Since the beginning of the war between Israel and Hamas on October 7, much attention has been focused on Hezbollah
Last week, Iraqi armed forces aligned with Iran threatened to target US interests with missiles and drones if Washington intervened to support Israel against Hamas in Gaza
But on October 7, Hamas launched its attacks from Gaza, bursting through the border fence and rampaging through Israel for hours.
Dichter said they would no longer allow Gazans to approach the fence – effectively squeezing Gaza’s territory.
‘On the Gaza Strip all along, we will have a margin,’ he said.
‘And they will not be able to get in. It will be a fire zone. And no matter who you are, you will never be able to come close to the Israeli border.’
Israel previously maintained a buffer zone inside Gaza after it withdrew from the strip in 2005. But over the years the buffer was eroded.
Dichter said the width of any future buffer zone would have to be decided ‘according to the area, the needs of the military, according to the distance of the Israeli military or the Israeli settlements’.
He added: ‘We have Kibbutz Nahal Oz that is 800 metres from the border. So you need to take more precautions in such an area.
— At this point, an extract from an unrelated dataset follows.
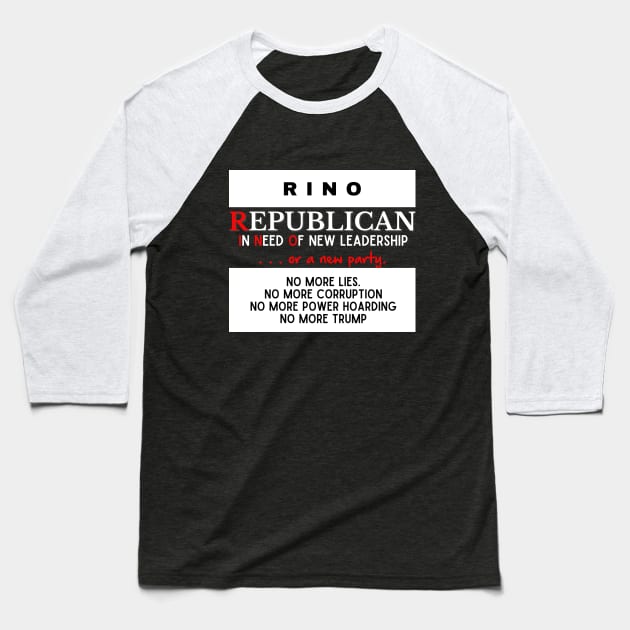 I am a RINO Republican Baseball T-Shirt by Bold Democracy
‘The whole contour of the Gaza Strip, it doesn’t allow us to take risks. We have seen what happened when we took risks. It was a mistake we are not going to repeat.’
Another Israeli official added: ‘Obviously Gaza tomorrow will not look anything like it did before October 7.
‘Hamas will be dismantled, as will Islamic Jihad, and they won’t be able to attack Israel again.
‘How it looks territorially .- we don’t have the details, but that is our objective: There won’t be any terrorists on our border like there was before.’
It comes as the Israeli army announced plans to evacuate the northern city of Kiryat Shmona on Friday, after days of clashes with Hezbollah terrorists along the border with Lebanon.
‘A short while ago, the Northern Command informed the mayor of the city of the decision. The plan will be managed by the local authority, the Ministry of Tourism and the Ministry of Defence,’ the military said in a statement.
Lebanon’s Iran-backed Hezbollah and allied Palestinian factions have traded cross-border fire with Israel for days after Hamas gunmen launched their savage attack on October 7.
Israel’s military said its forces continued to target Hezbollah targets as tensions grew along the border.
‘The IDF (Israel Defense Forces) carried out a number of attacks against Hezbollah infrastructure, including observation posts,’ the army said early Friday.
‘In addition, IDF fighter jets struck three terrorists who attempted to launch anti-tank missiles toward Israel.’
Israeli authorities have been steadily evacuating communities across the northern frontier, as reservists and columns of tanks and armoured vehicles poured into the area.